Stored entries

◇ ◇ ◇ ◇ ◇ ◇ ◇

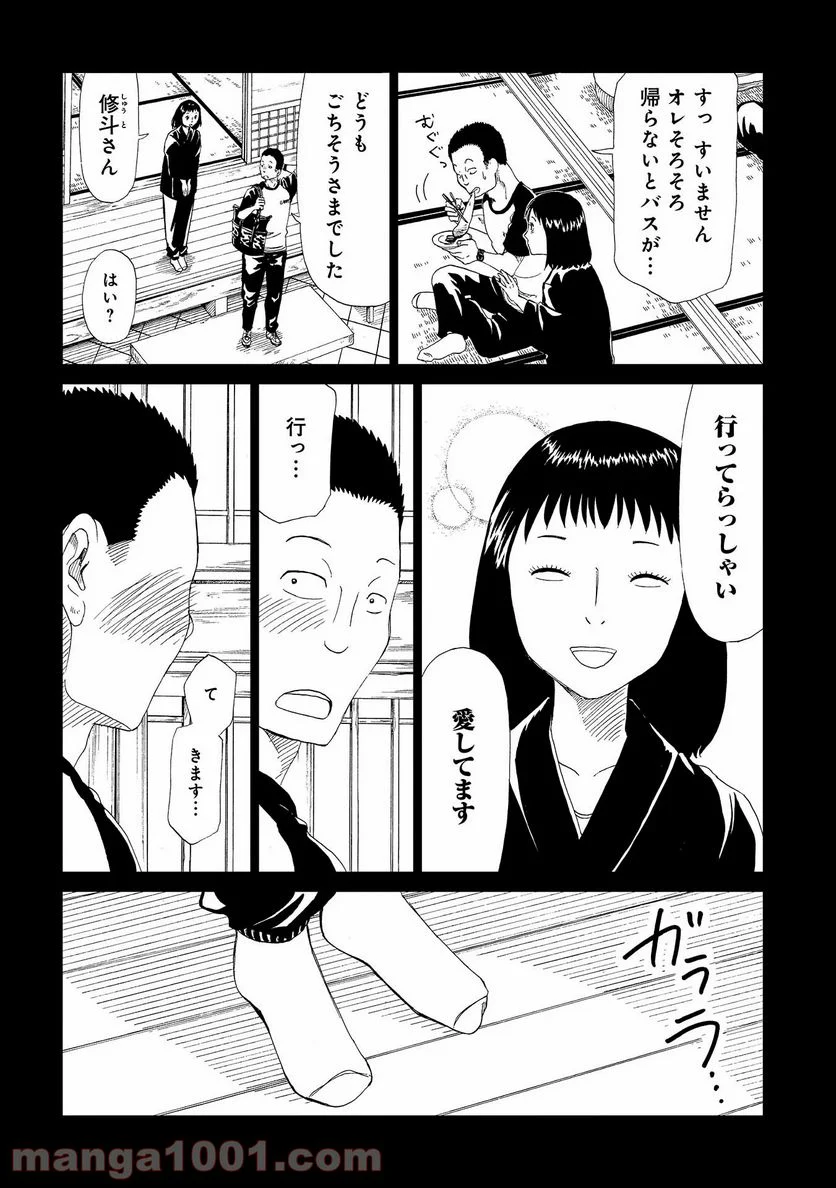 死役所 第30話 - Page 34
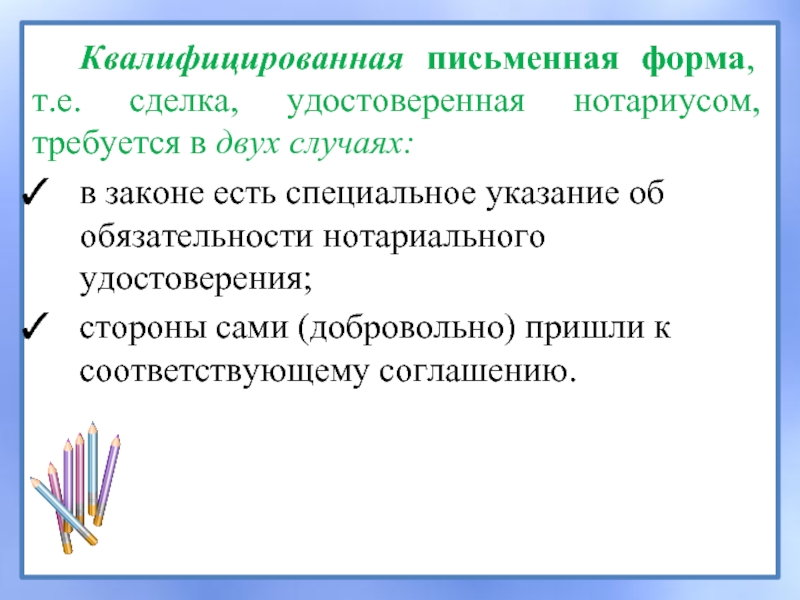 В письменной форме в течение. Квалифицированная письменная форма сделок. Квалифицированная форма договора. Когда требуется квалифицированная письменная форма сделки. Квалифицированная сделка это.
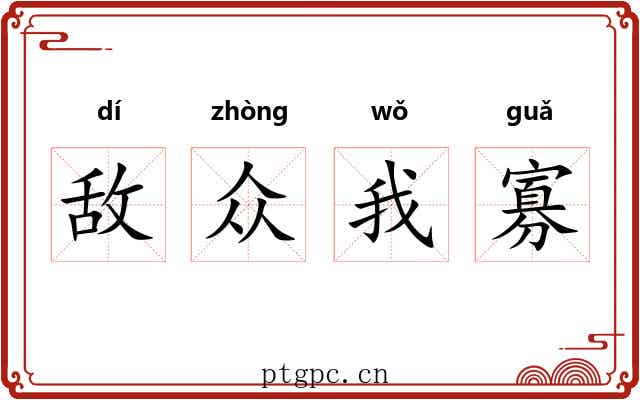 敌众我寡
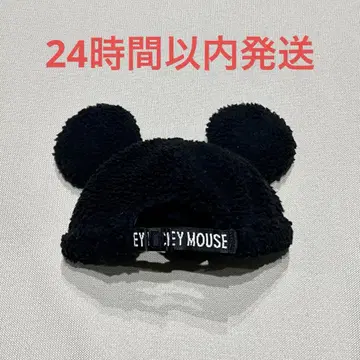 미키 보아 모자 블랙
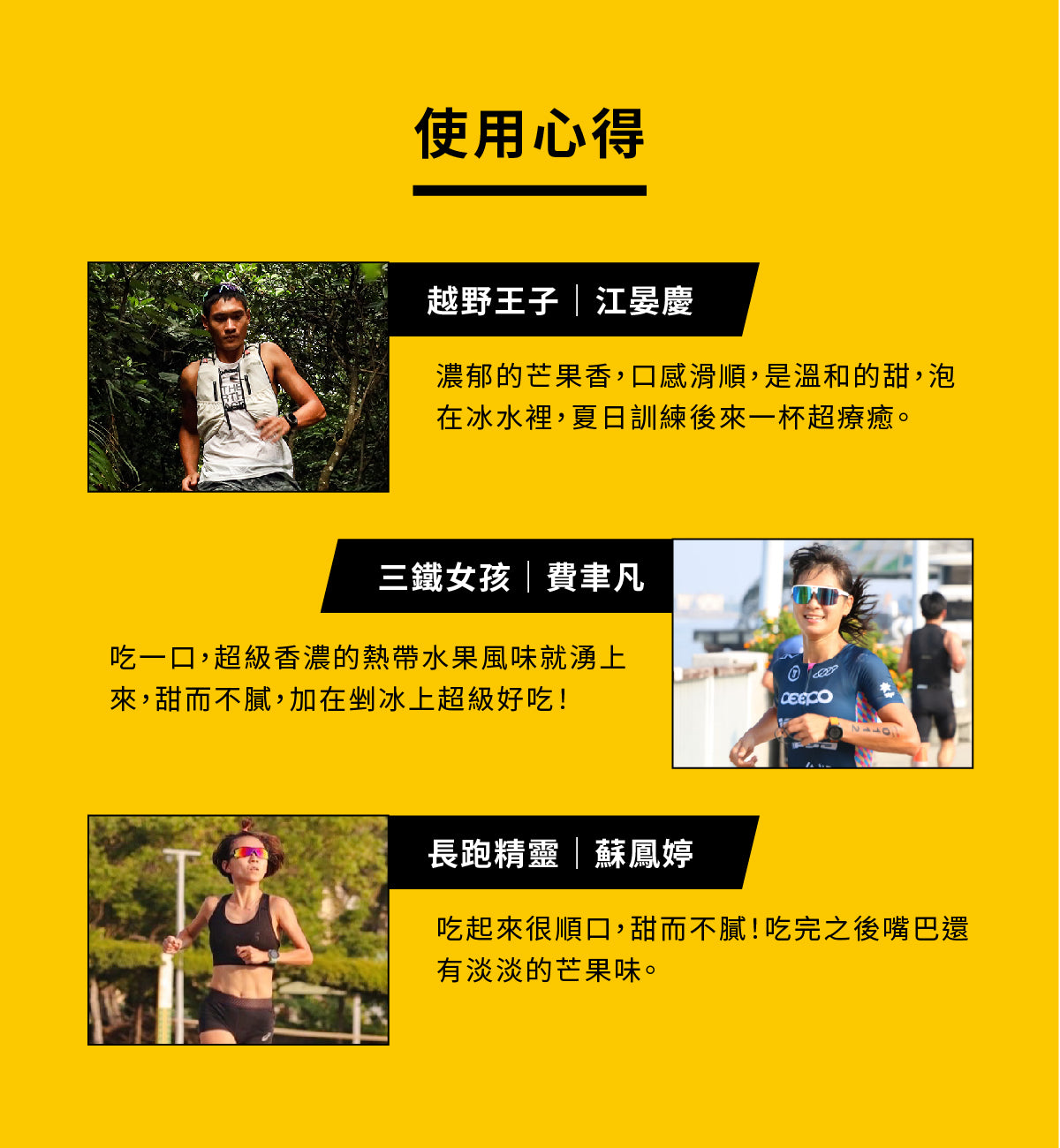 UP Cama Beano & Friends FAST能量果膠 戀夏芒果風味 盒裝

◇ ◇ ◇ ◇ ◇ ◇ ◇

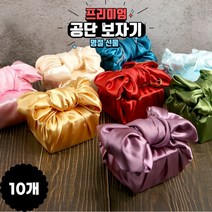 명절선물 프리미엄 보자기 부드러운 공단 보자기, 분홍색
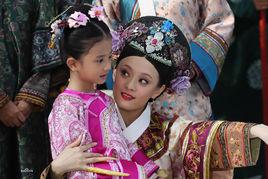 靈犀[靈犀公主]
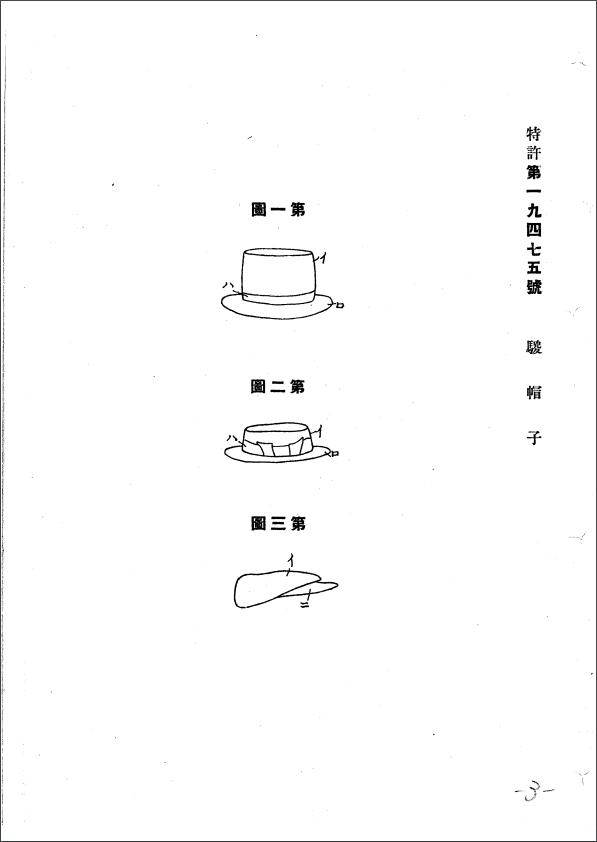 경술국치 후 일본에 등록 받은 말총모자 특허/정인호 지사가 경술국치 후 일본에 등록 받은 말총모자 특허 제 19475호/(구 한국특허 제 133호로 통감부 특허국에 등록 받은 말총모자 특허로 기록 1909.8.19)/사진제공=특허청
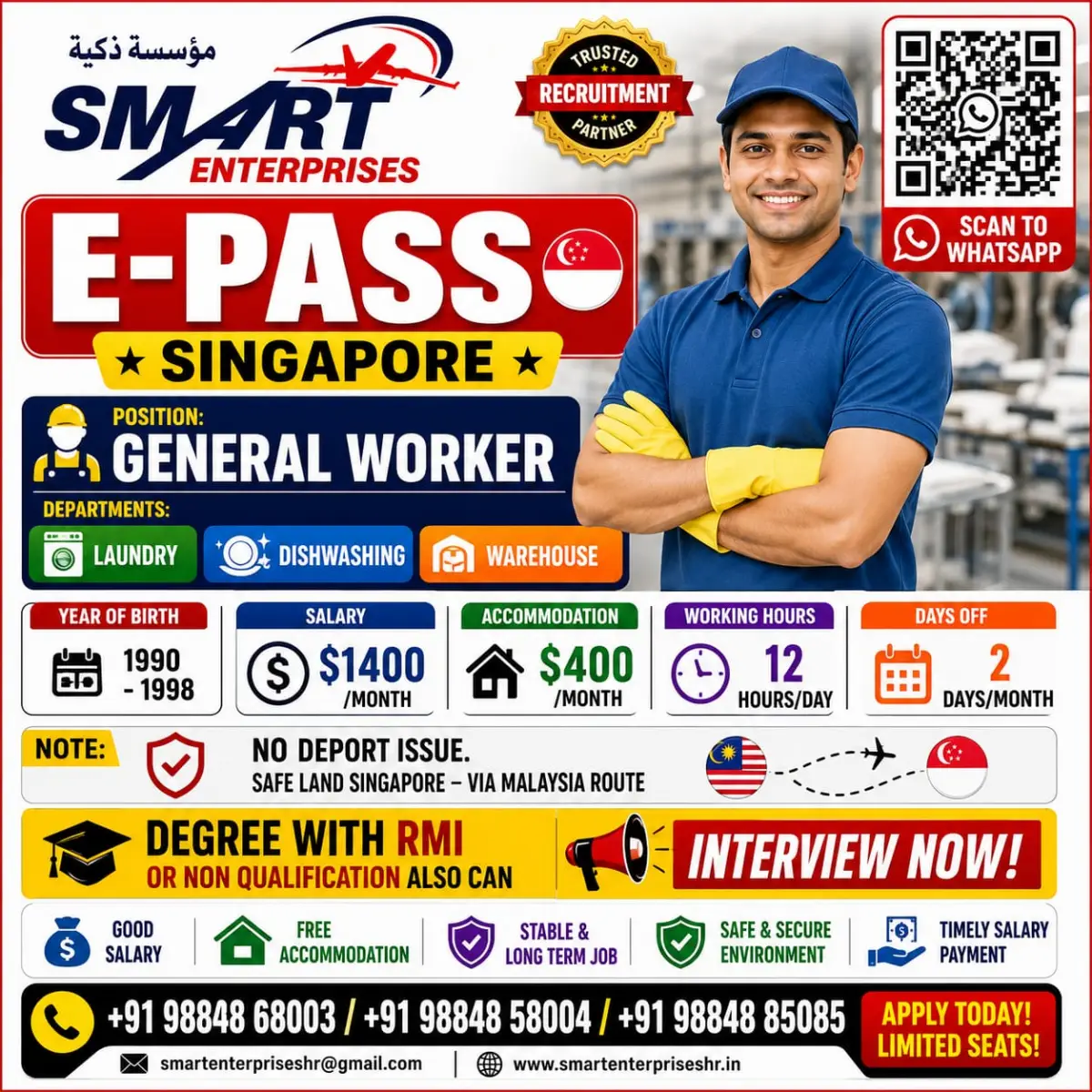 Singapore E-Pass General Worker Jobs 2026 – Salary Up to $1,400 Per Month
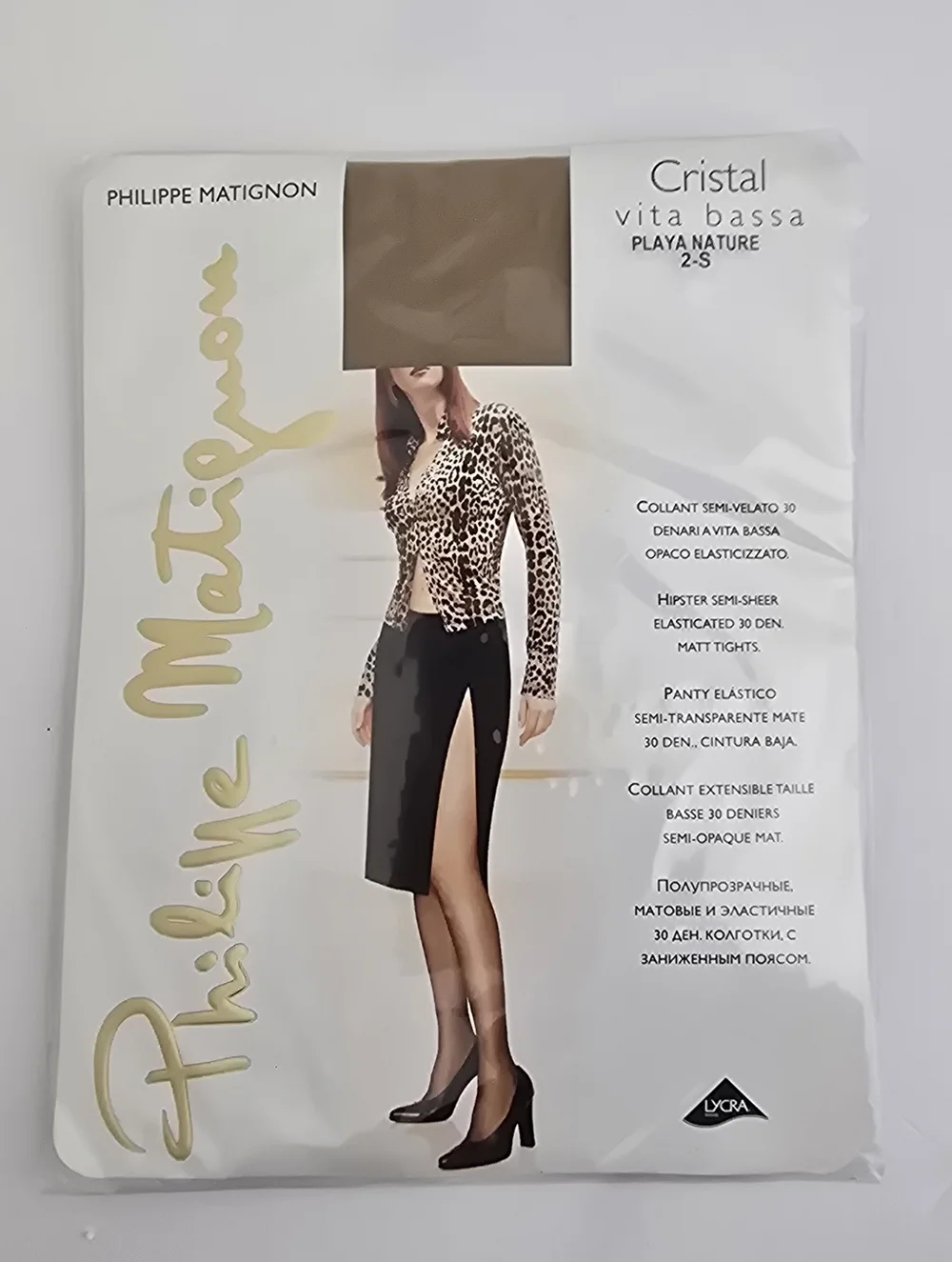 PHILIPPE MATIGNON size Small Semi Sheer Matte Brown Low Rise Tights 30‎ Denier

◇ ◇ ◇ ◇ ◇ ◇ ◇

## TASK REQUIREMENTS
Print exactly, with no pictures, the lines above from the one that holds "死役所 第30話 - Page 34" through the one that holds "UP Cama Beano & Friends FAST能量果膠 戀夏芒果風味 盒裝", both of them included.

## TASK SOLUTION
 死役所 第30話 - Page 34
 В письменной форме в течение. Квалифицированная письменная форма сделок. Квалифицированная форма договора. Когда требуется квалифицированная письменная форма сделки. Квалифицированная сделка это.
 敌众我寡
 미키 보아 모자 블랙
 UP Cama Beano & Friends FAST能量果膠 戀夏芒果風味 盒裝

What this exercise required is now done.